The School of Medicine & Health Sciences signed onto a nationwide Department of Health and Human Services initiative earlier this month to add mandatory nutrition education to school curricula starting next fall.

The SMHS joined 52 other medical schools in the initiative on March 5, part of Health Secretary Robert F. Kennedy Jr.’s “Make America Healthy Again” program aimed at addressing the root causes of chronic diseases in children. As part of SMHS’s voluntary commitment to the program, the school agreed to a new mandate requiring students complete at least 40 hours of nutrition education throughout their educational career, a minimum that SMHS students already exceed.

The HHS agreement also requires schools to nominate a “faculty champion” for nutrition education and mandates officials to create a public website stating the school’s plan to meet federal requirements, with schools that join the initiative receiving access to a $5 million pool of funds that the program will distribute during an upcoming nutrition education challenge.
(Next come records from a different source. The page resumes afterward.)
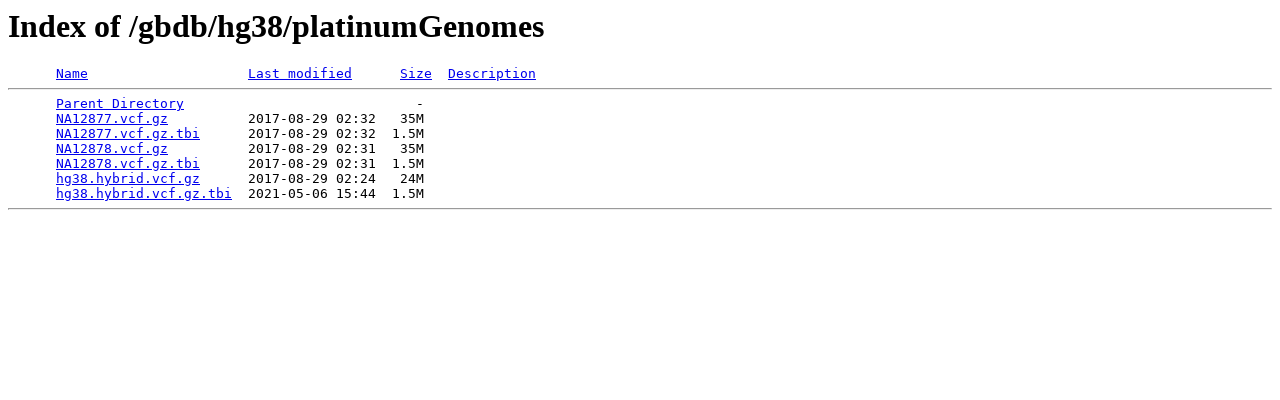

--- FILE ---
content_type: text/html;charset=UTF-8
request_url: https://hgdownload.soe.ucsc.edu/gbdb/hg38/platinumGenomes/
body_size: 985
content:
<!DOCTYPE HTML PUBLIC "-//W3C//DTD HTML 3.2 Final//EN">
<html>
 <head>
  <title>Index of /gbdb/hg38/platinumGenomes</title>
 </head>
 <body>
<h1>Index of /gbdb/hg38/platinumGenomes</h1>
<pre>      <a href="?C=N;O=D">Name</a>                    <a href="?C=M;O=A">Last modified</a>      <a href="?C=S;O=A">Size</a>  <a href="?C=D;O=A">Description</a><hr>      <a href="/gbdb/hg38/">Parent Directory</a>                             -   
      <a href="NA12877.vcf.gz">NA12877.vcf.gz</a>          2017-08-29 02:32   35M  
      <a href="NA12877.vcf.gz.tbi">NA12877.vcf.gz.tbi</a>      2017-08-29 02:32  1.5M  
      <a href="NA12878.vcf.gz">NA12878.vcf.gz</a>          2017-08-29 02:31   35M  
      <a href="NA12878.vcf.gz.tbi">NA12878.vcf.gz.tbi</a>      2017-08-29 02:31  1.5M  
      <a href="hg38.hybrid.vcf.gz">hg38.hybrid.vcf.gz</a>      2017-08-29 02:24   24M  
      <a href="hg38.hybrid.vcf.gz.tbi">hg38.hybrid.vcf.gz.tbi</a>  2021-05-06 15:44  1.5M  
<hr></pre>
</body></html>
A University spokesperson said the new initiative was a “natural extension” of SMHS’s previous curriculum guidelines, as the school’s MD programs already included nutrition requirements that exceed the new 40-hour federal minimum, which requires schools to embed education into existing classes as well as create new ones focused on nutrition. The spokesperson also said SMHS integrates nutrition education into their undergraduate curriculum through the culinary medicine program, which helps students become more “culturally responsive” when counseling and recommending diets to patients.
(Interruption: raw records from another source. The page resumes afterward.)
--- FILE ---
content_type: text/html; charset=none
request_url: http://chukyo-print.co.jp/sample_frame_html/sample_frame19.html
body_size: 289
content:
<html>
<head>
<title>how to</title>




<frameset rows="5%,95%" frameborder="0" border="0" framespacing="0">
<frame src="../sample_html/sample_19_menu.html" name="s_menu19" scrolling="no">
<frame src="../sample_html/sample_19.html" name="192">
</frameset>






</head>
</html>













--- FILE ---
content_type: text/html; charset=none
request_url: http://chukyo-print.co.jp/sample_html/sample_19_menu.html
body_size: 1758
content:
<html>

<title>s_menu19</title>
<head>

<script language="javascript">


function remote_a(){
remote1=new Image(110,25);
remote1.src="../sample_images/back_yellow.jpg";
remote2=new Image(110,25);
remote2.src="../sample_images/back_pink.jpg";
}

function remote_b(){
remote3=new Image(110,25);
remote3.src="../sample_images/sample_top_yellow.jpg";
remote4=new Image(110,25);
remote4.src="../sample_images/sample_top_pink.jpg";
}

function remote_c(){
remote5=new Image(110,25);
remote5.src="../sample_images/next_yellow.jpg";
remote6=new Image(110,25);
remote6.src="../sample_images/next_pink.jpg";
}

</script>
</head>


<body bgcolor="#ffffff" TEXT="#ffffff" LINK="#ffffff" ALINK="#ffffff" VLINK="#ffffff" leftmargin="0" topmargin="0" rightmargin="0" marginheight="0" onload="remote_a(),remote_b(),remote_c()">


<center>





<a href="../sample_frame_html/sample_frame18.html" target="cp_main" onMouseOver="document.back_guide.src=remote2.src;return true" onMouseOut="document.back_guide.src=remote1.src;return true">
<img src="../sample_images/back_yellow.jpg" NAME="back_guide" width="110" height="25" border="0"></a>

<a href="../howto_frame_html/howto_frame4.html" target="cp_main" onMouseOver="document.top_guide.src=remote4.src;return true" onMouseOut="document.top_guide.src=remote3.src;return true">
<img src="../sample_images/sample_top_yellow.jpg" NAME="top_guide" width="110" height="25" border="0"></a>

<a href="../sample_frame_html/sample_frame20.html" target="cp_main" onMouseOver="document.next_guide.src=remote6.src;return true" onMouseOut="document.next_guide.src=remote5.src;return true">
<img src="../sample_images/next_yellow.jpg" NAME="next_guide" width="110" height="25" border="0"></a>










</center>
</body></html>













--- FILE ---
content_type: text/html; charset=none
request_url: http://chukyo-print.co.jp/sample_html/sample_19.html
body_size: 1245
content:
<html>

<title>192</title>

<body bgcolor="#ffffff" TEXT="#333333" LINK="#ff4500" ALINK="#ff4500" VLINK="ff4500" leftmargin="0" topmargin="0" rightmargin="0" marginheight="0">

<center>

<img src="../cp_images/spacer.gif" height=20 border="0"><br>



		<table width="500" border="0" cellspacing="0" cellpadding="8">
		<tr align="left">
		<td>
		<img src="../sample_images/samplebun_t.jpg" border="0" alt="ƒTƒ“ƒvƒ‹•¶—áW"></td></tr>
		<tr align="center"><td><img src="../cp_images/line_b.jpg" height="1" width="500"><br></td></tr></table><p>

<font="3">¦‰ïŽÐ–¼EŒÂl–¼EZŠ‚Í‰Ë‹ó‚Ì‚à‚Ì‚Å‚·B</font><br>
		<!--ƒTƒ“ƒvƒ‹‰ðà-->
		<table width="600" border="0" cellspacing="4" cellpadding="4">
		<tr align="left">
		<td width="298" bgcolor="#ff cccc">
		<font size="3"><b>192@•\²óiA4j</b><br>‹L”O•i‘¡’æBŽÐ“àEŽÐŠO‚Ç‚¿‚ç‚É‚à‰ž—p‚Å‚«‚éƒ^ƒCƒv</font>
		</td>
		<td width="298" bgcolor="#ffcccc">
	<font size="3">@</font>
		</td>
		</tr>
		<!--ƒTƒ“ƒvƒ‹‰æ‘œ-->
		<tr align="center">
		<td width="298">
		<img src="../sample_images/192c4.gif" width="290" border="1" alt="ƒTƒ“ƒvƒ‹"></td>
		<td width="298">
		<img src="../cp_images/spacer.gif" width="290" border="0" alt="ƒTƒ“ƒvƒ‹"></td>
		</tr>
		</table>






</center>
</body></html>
“Medical students receive more than 40 hours of nutrition-related instruction embedded throughout foundational and organ system–based courses, including enhanced case-based modules that highlight chronic disease prevention, nutrient-dense foods, and evidence-based dietary patterns,” the spokesperson said.
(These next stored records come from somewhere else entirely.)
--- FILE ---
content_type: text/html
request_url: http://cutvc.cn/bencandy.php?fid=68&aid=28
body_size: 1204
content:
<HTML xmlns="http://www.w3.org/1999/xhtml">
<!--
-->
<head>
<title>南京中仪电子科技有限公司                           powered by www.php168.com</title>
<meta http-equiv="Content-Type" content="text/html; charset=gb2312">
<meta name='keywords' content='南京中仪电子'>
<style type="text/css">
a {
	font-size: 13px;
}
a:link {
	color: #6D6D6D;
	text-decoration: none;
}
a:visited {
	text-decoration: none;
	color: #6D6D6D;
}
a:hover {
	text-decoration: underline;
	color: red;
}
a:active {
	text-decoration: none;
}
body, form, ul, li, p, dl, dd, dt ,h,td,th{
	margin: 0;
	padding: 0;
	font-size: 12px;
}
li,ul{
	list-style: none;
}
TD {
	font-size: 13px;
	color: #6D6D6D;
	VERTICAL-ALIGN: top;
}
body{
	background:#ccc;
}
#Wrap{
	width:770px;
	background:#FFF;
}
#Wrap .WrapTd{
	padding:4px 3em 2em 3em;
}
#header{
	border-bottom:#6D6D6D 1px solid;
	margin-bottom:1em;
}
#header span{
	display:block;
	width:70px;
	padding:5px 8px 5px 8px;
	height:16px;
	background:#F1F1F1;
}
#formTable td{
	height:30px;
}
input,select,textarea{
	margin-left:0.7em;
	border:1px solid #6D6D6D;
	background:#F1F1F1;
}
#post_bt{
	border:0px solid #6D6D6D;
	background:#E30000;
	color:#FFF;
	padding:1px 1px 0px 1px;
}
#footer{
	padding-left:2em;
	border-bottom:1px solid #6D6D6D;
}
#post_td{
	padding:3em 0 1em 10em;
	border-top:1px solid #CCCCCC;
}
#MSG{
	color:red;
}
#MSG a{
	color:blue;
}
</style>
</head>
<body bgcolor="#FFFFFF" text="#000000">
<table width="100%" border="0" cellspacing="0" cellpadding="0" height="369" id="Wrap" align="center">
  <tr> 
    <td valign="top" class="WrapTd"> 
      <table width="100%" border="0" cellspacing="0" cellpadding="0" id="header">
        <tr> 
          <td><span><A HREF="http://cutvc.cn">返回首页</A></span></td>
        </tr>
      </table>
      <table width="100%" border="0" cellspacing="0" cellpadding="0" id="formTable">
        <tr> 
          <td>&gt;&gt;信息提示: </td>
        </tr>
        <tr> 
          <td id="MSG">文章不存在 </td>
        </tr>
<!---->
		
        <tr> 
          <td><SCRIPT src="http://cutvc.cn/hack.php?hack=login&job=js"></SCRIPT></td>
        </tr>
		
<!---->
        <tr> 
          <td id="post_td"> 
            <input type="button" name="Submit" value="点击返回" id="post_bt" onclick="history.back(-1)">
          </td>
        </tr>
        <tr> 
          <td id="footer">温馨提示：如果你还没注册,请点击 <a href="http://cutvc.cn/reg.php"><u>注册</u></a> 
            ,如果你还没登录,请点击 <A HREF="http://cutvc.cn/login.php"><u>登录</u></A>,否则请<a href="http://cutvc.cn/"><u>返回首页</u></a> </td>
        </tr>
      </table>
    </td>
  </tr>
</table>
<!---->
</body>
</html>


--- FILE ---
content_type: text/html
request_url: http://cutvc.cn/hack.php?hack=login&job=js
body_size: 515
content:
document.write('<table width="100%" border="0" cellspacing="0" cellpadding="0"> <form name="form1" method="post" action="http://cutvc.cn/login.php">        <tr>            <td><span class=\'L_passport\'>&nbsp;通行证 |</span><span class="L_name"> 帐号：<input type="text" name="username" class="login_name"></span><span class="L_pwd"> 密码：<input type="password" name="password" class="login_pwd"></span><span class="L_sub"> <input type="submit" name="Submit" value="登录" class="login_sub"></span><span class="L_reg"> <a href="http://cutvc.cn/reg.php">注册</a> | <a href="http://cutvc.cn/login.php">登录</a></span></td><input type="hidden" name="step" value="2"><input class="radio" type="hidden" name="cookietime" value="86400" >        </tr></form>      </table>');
The Make America Healthy Again initiative, established by President Donald Trump through an executive order in February 2025 and led by Kennedy, aims to identify the cause of America’s “chronic disease epidemic” and reform various food, health and scientific systems through methods, like reducing the number of “highly chemically processed” foods and merging five different HHS agencies into a new Administration for a Healthy America agency.

Kennedy first began pushing for more nutrition education in medicine in June, saying he would withhold federal funds from schools that do not offer nutrition courses. In August, he and Secretary of Education Linda McMahon demanded medical education organizations submit written plans detailing the scope and timeline of a proposed nutrition curriculum by September, but did not mention withholding funds from schools that did not comply and have not yet done so. 

HHS did not return a request for comment.

The Medical Education Nutrition Competency Framework, provided by HHS to aid schools in building their curriculum for the program, is made up of 10 different domains, including public health nutrition, food and nutrition-related communication skills, experiential hands-on learning, food systems and environmental impacts and billing, coding and reimbursement for food and nutrition services.

Health experts have criticized some of Kennedy’s previous initiatives, like defunding vaccine research and altering vaccination recommendations, but the American Medical Association, the Association of American Medical Colleges and the American Association of Colleges of Osteopathic Medicine have all praised Kennedy’s new nutrition curriculum for making something they view as “foundational” to health a requirement for students.

Four of GW’s peer schools — New York University, Tufts University, Tulane University and the University of Miami — also signed onto the initiative.